After the men’s tour said it would halt ATP Tour and ATP Challenger Tour competition until late April, WTA spokeswoman Amy Binder told The Associated Press the women’s tour was not immediately prepared to do the same.
“At this point in time,” Binder wrote in an email, “we are not looking to put in a 6 week suspension.”
Later, WTA chairman and CEO Steve Simon said the tournament in Charleston, South Carolina, won’t be held as scheduled because of concerns about coronavirus. The clay-court Volvo Car Open was supposed to be April 6-12.
Simon added that the WTA will work with player and tournament leadership to make a decision in the next week about the European clay-court season.
In a further indication of the fractured nature of tennis decision-making, the International Tennis Federation said its lower-tier events would be on hold until April 22; the men’s tour said its tournaments would not resume before the end of that week.
The next Grand Slam tournament, the French Open, is still scheduled to be held in Paris beginning May 24.
For most people, the new coronavirus causes only mild or moderate symptoms, such as fever and cough. For some, especially older adults and people with existing health problems, it can cause more severe illness, including pneumonia.
The vast majority of people recover from the new virus. According to the World Health Organization, people with mild illness recover in about two weeks, while those with more severe illness may take three to six weeks to recover.
The combined men’s and women’s tournament at Indian Wells, California, that was scheduled to begin main-draw play this week already had been called off Sunday because of fears about the virus outbreak.
Thursday’s ATP announcement affects the combined men’s and women’s Miami Open, where play was supposed to begin in less than two weeks, along with the U.S. Men’s Clay Court Championships in Houston, the Grand Prix Hassan II in Marrakech, the Monte Carlo Masters, the Barcelona Open and the Hungarian Open.
The Miami Open was supposed to be played March 23 to April 5 at the NFL’s Dolphins stadium complex in Miami Gardens.

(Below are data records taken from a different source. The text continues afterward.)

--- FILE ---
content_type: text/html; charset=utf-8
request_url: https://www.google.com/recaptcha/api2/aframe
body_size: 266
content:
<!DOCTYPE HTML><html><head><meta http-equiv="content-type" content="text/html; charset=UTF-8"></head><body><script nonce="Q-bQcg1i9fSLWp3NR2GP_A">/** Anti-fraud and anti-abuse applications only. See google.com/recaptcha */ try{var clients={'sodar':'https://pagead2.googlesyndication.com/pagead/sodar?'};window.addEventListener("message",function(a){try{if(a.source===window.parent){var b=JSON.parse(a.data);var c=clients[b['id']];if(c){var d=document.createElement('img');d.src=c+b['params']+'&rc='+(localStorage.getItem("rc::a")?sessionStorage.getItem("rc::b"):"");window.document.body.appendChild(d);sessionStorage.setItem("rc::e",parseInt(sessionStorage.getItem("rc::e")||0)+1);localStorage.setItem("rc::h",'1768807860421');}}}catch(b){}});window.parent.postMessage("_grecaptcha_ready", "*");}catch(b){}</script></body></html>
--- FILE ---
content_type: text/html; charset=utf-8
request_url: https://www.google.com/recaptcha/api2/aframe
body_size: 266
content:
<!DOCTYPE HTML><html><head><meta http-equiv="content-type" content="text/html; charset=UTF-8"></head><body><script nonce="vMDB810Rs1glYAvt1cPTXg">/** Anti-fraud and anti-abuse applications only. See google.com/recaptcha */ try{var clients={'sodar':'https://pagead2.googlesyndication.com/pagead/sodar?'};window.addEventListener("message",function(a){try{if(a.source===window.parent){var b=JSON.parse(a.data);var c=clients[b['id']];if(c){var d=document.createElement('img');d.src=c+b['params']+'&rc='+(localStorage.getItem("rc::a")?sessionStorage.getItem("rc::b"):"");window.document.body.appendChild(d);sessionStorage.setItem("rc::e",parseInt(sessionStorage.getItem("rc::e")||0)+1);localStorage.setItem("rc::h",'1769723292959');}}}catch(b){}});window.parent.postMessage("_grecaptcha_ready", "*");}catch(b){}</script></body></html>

With Miami-Dade County under a state of emergency, Mayor Carlos Gimenez announced the cancellation of the Miami Open, along with a county youth fair and all major events at the Miami Heat’s arena.
Unlike with Indian Wells, where there was an insistence that rescheduling later this year might be possible, Miami Open tournament director James Blake made clear that his event would not be played until 2021.
The Miami Open draws fans from all over the world, which compounded health concerns. Last year’s attendance totaled nearly 389,000, the most in tournament history. Tournament officials estimated the economic impact for South Florida at $390 million.
Most of the world’s top tennis players were supposed to participate in Miami; 20-time Grand Slam champion Roger Federer was not going to be there because he is recovering from arthroscopic surgery on his right knee.
The ITF said Thursday its suspension applied to all tournaments on the men’s and women’s ITF World Tennis Tour, the ITF World Tennis Tour Juniors, the UNIQLO Wheelchair Tennis Tour, ITF Beach Tennis World Tour and ITF Seniors Tour.